The numbers for "Jurassic World" impress on many counts. The second-biggest domestic opening in history at $204.6 million. The largest worldwide opening in history. Per-screen averages that keep pace with the packed-houses of the first "Jurassic Park."
Anchoring that success, of course, is Chris Pratt. Those words have been written a lot lately, and they don't feel any less strange each time out. One of modern Hollywood's more delicious aspects is its ability to create stars seemingly overnight. Few have been created faster than Pratt.
Just a couple of years ago, the 35-year-old was known primarily for his TV roles, as the angst-ridden Bright Abbott on "Everwood," or the slacker Andy Dwyer on "Parks and Recreation." His cinematic parts, when he had them, were small turns in big movies like "Moneyball" or bigger turns in small movies, movies so small they barely came out.
But the last 16 months have been heady for Mr.
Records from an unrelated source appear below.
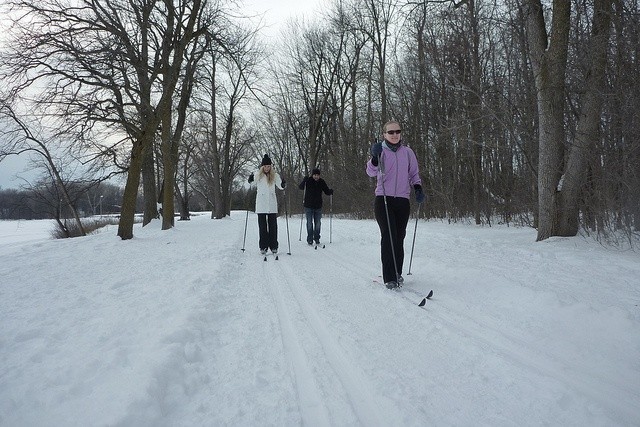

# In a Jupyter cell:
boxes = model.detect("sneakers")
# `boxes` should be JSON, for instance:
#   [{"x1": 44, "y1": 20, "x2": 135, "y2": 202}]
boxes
[
  {"x1": 397, "y1": 274, "x2": 404, "y2": 283},
  {"x1": 270, "y1": 248, "x2": 277, "y2": 253},
  {"x1": 260, "y1": 248, "x2": 268, "y2": 254},
  {"x1": 315, "y1": 238, "x2": 320, "y2": 243},
  {"x1": 385, "y1": 281, "x2": 397, "y2": 289},
  {"x1": 308, "y1": 239, "x2": 313, "y2": 244}
]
Anna Faris, who voiced Emmet Brickowski in "The Lego Movie," then appeared as Peter Quill/Star-Lord in "Guardians of the Galaxy" and, now, as dino-whisperer Owen Grady in "Jurassic World." Those films have all been hits — a total of $1.75 billion globally and counting. More important, they've been overperformers, including "Jurassic" last weekend, which some analysts thought wouldn't get to $150 million. The films far surpassed expectations, and Pratt has been the common element in them all.
The key question is whether Pratt made these hits as much as they made him. The movies, after all, had much to buoy them. All were beloved brands--Lego, Marvel and "Jurassic Park." And all had other strong factors that drew moviegoers: a quirky-cool word-of-mouth in the case of the first two and the whizbang special effects and heavy nostalgia quotient in "Jurassic." So has Pratt been driving the train? Or has he been simply lucky enough to board the right locomotives?
There's no easy answer. But the question can be contemplated in the context of the leading-man culture into which Pratt has arrived. Many of the stars who open movies these days come in a decidedly alpha tradition — a Vin Diesel or a Chris Evans or a Channing Tatum.
Pratt's appeal is, well, a more slippery beast. He has enough swagger to be mentioned in the vicinity of those actors but also a strain of goofiness that isn't found in most modern action heroes. And if Pratt, like the others, is not exactly a subtle craftsman, he possesses enough offbeat appeal to keep things surprising.
Most notably, in the era of Diesel and Tatum, he isn't them — a superstar who shines brighter precisely because he doesn't fit the mold, a kind of filmic Stephen Curry. (There are a number of parallels in their unlikely rise, and not only because this is being written as the Golden State Warriors are set to take the court--neither was given much quarter early in their careers, and both have found ways to use their against-the-grain skills to their advantage.)
Pratt's likably democratic persona, and back story, were captured by his famous remarks to his high school wrestling coach. "I was like, 'I don't know,'" he recalled he said when asked his life plan. "'But I know I'll be famous, and I know I'll make a ... ton of money.' "I had no idea how," he added. (He also, weirdly, seemed to predict his starring role in "Jurassic World" years ago.) When a colleague and I ran into Pratt in an elevator at the Toronto International Film Festival a few years ago, he was in a T-shirt, engaging in horseplay with Michael Cera. He seemed far more like those of us who cast a wry eye on a film festival as he did one of its central attractions.
That shrugging quality has fit these recent parts — a sideways hero in "Guardians," the holy fool nice-guy in "Lego" and even the intelligent-but-not-intimidating scientist in the latest hit."Jurassic World" in particular doesn't call for a sheetrock Messiah figure — not when the CG dinosaurs are the stars. Put a Diesel in the movie and the velociraptors may not have enough room to breathe. But drop in a Pratt, and things fit nicely. His down-to-earth qualities makes the peril more believable and the leadership more triumphant. He's the right hero for a cinematic moment when actors aren't the only heroes.
That can seem strange in a world that puts so much emphasis on celebrity. It's doubly weird given a longtime climate of specialization in Hollywood. Pratt is, at heart, a comedic actor camouflaged as an action star. But he subverts these questions--or, more accurately, renders them irrelevant. Less important than whether Pratt is a traditional leading man is whether such characterizations need to matter as much in the first place.
It's not clear that a lot of other actors will be able to erase these distinctions. The industry imperative, if not exactly the audience demand, is to silo actors in a given genre. But with Pratt reaching superstardom from an unlikely place, and looking effortless in doing so, it wouldn't be surprising if future box-office stars tried to follow his circuitous path.
Next for Pratt is the Antoine Fuqua-directed remake of "The Magnificent Seven," shooting in Louisiana. Pratt will play opposite titans such as Denzel Washington, not to mention against our memories of figures like Steve McQueen. These are all classic leading men, and Pratt isn't. But the actor will attempt to demonstrate that he belongs among them anyway. Like benign-seeming theme-park creatures, we underestimate him at our peril.